- **Text block**:
__________

If nothing else, this election broke that paradigm. True enough, in academic circles the ‘dominant party’ thesis had been in decline for some time, but here we are. (Interesting tidbit: in 2012, the IRR indicated that the ANC would lose its parliamentary majority. A number of big-name academics scornfully told us we didn’t know what we were talking about. I doubt any of them will remember this.)

With the election, one-party dominance has ended. The ANC has accepted – quite gracefully it must be said – the results, and its own failure to achieve a majority. It is in talks with others on arrangements for a new government. This is quite a step-down for a party that wouldn’t even formally entertain the idea of losing its majority during its campaign.

Politics is now a lot more competitive.

The second matter is that of South Africa as a divided society. This is the idea that ascriptive identities exert a strong influence on political behaviour: people will vote in large measure according to communal patterns or even for communally specific organisations. This is one explanation for the failure of the Democratic Alliance and its predecessor organisations to gain ‘the black vote’.

It is also one way of looking at the steady decline of non-African support for the ANC. As the promise of the ‘new South Africa’ has faded, the ANC has found it expedient to appeal to a core ethno-racial constituency, its non-racial pretentions notwithstanding.

Looking at the outcome, this seems to have held up, at least to the extent that the ANC’s historical vote-share has by and large been distributed among itself and its offshoot parties. There has not been a great deal of crossover. 

This is arguably most pronounced with the emergence of MK. Its appeal was overtly racial in nature, and on that basis, explicitly hostile to the Constitution and to constitutionalism. The Constitution, it says, is alien and unsuited to an African society. All colonial remnants will be expunged! While previous challenges may have been couched in ambiguity towards the Constitution (and while the ANC itself has regarded it ambivalently), a major party has attacked it in toto, claiming that it is incompatible with the cultural heritage of the country.

So, a more competitive politics has not, at this point, produced a more ethnically fluid politics.

So, what can we take away from the results?

Looking at the parties

The African National Congress took an unprecedented electoral hit, falling from 57.5% in 2019 to 40.2%. Indeed, compare that to its electoral high-water mark of 2004, where it reached 69.7%. 

My sense is that the ANC is still trying to come to terms with this result. It represents a seismic shift in the world it has known and in how it has seen itself. Wait for this to play itself out. Much has been made of the 71 ANC MPs who will not be returning to Parliament. Add to that those excluded from the provincial legislatures. And those whose positions in town councils will start to look uncertain as MK eyes municipal control. And multiply that by people whose careers have been built in the civil service or in business by their proximity to the ANC. Many of these will be embittered and angry. There is a sizeable ripple effect coming; perhaps this is the real tsunami that was spoken about when Zuma was on the rise. A tsunami is, after all, very destructive of what stands in its path.

__________

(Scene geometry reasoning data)
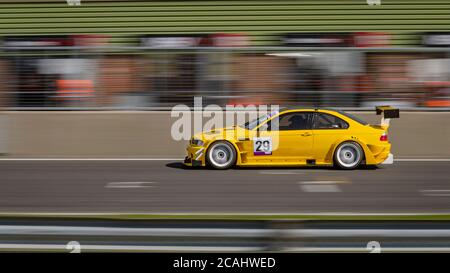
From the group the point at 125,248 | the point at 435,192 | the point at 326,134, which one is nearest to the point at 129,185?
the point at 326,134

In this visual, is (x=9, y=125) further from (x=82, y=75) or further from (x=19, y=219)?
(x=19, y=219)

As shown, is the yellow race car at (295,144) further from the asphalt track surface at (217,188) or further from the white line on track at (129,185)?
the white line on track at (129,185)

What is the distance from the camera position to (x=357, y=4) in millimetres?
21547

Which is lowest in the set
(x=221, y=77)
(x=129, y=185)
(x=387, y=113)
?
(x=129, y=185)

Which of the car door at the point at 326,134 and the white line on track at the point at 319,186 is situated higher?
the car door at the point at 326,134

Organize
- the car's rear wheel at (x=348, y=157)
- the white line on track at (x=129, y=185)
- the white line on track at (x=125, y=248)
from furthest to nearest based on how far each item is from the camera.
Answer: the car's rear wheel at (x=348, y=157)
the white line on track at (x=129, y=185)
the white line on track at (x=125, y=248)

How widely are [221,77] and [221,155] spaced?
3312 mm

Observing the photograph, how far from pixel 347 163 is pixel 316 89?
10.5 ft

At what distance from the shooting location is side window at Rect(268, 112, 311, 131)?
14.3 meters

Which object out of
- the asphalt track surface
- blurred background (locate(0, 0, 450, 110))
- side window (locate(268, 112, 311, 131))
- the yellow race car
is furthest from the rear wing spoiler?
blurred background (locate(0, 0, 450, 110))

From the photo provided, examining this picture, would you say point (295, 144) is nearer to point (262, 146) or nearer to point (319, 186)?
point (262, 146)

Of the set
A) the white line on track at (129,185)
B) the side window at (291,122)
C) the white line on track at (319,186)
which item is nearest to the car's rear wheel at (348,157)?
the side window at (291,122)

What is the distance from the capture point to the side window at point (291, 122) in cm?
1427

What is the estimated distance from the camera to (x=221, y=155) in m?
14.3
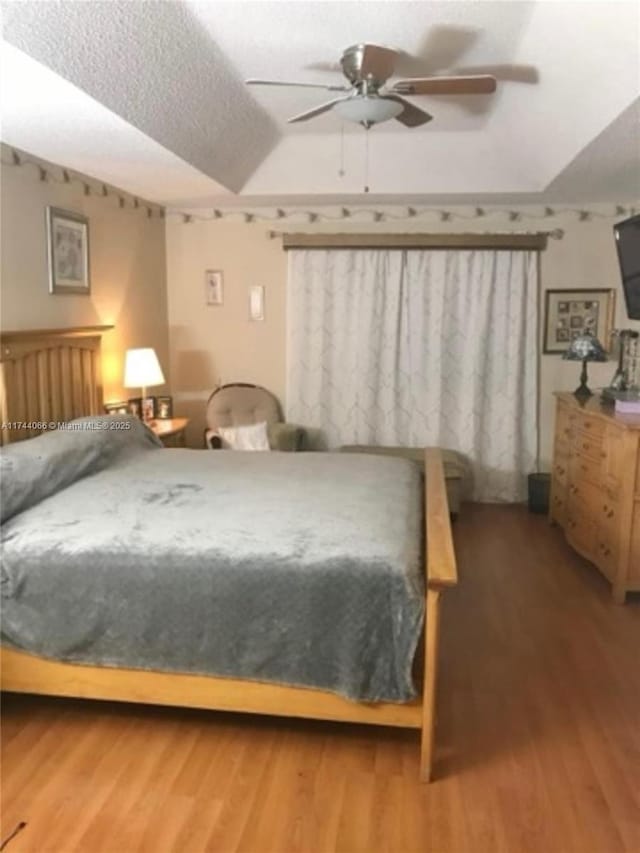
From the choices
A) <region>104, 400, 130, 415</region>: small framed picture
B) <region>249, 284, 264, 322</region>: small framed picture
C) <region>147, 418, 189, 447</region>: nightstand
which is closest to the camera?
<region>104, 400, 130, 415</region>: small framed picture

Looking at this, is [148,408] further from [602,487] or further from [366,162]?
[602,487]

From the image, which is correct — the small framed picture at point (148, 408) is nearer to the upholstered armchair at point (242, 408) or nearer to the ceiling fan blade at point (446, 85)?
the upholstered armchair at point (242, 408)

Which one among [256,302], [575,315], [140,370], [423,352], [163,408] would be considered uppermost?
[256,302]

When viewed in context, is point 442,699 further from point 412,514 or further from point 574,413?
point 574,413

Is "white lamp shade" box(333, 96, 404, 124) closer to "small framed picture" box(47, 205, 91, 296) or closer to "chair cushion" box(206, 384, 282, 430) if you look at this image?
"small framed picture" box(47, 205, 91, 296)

__________

- **Work instruction**: Continue the South African election analysis above, picking up after its final sentence about the tsunami.

- **Answer space**:
The ANC will also need to reckon with its own political calculations going into the elections. Two things stand out: it attempted to weaponise foreign policy and to appeal to the electorate by pushing through extravagant legislative items. Foreign policy has never been a significant factor in our elections, and this had no noticeable impact. Apparently, the ANC felt betrayed by Cape Muslim voters for not delivering more to it, an interesting inversion of the relationship between the governors and the governed. 

More interestingly, it seems that the flagship measure it reserved for a pre-election signature, the NHI, actually harmed the ANC. Frans Cronje explained this as being the result of people trusting private medical providers and not having much faith in the state to step in here. Given its record, this is hardly surprising.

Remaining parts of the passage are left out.